After injecting PrP in my own knee first (which I do not really recommend!), I then had a total of four sessions, about every two weeks. I used the PrP concentrated through our own algorithm in our own clinic. This is something we have been working on for at least 2 years, to make sure we use pure PrP at the right concentration, sometimes not always available with the commercial preparations available out there.

At 2 weeks after injury, my knee stopped hurting altogether, and, through physical therapy, I managed to maintain most of the strength in my left leg.

I saw 2 orthopedic surgeons, who unequivocally recommended a surgical ACL repair.

Interestingly enough, after 6 weeks, I had another MRI of the knee. I would like to share some of the “before and after” images of my left knee.

Of course, some of the improvement is due to a normal healing process. But the consensus amongst the radiologist and also my orthopedic surgeon is this is clearly beyond normal healing. Moreover, the orthopedic surgeon has now recommended to wait another 2 months (at least) to re-evaluate!

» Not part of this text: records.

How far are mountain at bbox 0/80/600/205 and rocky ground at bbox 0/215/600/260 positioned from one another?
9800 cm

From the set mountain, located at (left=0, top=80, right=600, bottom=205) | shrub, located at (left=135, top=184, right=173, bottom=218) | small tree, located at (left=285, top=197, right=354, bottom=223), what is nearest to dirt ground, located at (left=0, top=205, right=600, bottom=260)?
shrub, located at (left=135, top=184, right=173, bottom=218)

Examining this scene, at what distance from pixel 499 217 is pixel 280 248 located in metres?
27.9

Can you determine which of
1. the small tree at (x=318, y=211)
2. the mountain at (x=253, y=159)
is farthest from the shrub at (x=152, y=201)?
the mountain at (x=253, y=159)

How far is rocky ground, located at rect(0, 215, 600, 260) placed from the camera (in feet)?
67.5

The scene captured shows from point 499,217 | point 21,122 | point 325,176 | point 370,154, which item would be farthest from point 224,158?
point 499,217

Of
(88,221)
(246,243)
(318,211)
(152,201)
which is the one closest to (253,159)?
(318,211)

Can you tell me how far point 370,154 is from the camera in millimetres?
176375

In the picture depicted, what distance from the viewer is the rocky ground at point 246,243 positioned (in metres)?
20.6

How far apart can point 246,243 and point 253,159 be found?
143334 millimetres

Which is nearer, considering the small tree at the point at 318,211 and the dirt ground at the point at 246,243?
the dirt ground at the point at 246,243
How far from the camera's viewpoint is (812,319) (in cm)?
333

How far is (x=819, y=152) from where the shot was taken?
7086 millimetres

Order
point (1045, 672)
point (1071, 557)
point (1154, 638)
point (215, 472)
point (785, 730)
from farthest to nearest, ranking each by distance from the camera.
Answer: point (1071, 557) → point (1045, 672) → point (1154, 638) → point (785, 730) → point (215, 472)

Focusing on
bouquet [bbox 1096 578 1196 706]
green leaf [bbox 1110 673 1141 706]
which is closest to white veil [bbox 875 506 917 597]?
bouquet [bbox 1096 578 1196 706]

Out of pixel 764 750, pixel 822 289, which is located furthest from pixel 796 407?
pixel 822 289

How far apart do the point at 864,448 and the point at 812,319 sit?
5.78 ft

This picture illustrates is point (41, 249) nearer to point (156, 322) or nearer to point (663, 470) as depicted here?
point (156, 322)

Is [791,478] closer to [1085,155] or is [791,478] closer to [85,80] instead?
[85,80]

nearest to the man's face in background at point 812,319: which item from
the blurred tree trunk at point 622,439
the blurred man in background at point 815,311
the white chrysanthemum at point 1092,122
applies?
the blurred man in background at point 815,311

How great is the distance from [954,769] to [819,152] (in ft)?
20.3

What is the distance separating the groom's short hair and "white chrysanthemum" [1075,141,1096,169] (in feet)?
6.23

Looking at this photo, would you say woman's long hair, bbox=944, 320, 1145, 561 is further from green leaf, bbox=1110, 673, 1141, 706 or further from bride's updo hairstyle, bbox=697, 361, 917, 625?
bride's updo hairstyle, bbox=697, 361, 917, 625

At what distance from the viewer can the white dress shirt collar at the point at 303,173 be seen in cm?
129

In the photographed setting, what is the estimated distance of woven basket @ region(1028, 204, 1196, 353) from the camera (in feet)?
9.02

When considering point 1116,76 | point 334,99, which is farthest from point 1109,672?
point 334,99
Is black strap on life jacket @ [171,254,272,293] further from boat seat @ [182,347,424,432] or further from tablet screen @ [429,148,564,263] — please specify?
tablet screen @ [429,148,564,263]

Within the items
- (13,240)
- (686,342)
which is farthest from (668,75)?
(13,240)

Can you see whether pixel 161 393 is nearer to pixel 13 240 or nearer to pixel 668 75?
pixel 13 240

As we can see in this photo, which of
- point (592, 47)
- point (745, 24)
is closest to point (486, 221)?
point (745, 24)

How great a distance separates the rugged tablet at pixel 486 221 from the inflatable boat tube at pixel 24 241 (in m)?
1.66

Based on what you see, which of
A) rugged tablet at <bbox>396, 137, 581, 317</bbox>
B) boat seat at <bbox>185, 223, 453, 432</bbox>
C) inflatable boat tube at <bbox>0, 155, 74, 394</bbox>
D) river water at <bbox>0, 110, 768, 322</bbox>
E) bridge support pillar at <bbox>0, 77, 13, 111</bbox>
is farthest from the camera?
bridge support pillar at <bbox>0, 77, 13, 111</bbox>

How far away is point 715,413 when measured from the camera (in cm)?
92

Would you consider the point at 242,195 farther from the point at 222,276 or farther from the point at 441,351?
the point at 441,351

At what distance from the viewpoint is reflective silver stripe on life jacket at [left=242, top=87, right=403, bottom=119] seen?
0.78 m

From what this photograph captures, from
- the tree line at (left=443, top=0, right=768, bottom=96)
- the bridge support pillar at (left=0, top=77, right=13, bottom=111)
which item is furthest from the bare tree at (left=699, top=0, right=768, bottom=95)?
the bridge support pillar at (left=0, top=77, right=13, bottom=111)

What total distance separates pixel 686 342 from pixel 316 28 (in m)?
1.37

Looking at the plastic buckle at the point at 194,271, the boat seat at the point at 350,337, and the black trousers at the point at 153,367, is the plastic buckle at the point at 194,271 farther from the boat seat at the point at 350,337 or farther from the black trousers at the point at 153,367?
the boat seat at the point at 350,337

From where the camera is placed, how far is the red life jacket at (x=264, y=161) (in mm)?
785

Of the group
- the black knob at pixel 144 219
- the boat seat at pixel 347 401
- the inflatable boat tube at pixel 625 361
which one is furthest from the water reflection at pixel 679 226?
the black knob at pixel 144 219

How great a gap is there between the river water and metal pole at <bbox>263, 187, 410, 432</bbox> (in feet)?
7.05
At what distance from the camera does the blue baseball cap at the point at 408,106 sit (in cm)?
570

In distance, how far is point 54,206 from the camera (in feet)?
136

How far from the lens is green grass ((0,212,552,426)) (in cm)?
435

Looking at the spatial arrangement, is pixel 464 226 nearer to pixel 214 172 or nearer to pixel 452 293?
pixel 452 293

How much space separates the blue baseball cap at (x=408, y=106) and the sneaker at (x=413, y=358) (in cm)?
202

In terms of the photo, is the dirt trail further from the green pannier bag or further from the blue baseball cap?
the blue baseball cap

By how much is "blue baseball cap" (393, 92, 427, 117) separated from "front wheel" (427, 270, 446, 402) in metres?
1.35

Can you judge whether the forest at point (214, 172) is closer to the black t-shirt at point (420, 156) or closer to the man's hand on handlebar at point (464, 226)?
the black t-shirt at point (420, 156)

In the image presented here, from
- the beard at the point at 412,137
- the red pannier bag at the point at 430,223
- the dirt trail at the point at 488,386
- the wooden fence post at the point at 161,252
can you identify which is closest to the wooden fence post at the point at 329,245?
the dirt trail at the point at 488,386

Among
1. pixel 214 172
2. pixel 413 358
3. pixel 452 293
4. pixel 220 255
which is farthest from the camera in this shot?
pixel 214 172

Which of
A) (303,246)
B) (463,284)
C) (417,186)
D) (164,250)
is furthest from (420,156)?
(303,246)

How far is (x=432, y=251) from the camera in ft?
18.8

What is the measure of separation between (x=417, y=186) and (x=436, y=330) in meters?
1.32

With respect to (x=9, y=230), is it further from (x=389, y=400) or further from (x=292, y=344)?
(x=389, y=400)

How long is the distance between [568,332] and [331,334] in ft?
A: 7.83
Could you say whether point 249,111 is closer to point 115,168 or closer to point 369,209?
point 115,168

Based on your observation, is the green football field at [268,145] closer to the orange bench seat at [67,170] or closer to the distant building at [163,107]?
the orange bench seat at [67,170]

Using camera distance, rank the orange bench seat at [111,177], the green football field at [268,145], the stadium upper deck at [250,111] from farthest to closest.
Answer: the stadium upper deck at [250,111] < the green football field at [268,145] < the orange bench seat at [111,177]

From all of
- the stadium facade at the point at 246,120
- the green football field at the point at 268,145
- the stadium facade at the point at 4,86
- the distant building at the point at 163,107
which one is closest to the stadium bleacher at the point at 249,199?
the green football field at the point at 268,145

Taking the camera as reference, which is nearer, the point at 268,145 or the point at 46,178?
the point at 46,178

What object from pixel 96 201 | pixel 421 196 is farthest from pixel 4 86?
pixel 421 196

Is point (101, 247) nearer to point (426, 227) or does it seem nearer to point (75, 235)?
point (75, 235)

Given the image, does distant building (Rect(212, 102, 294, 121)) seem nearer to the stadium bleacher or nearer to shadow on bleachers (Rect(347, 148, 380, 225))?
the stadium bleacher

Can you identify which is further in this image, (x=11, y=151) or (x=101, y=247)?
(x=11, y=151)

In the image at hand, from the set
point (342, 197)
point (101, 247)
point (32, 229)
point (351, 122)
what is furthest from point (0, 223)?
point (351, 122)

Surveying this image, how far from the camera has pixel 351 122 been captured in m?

Clearly, I am not out of the woods yet. However, I am determined to continue on this path and continue to monitor what regenerative medicine can do.

PrP is just one of the regenerative therapies out there. We also use stem cells, amniotic fluid growth factors, and alpha-2 macroglobulin to regenerate and repair injury and also for arthritis. Stay in touch with us to find out more on our blog and newsletter. Or ask us!

I will keep you updated on my progress, but keep your fingers crossed that I may get through this without surgery. If I do end up having surgery, these regenerative treatments can also be used for healing afterwards.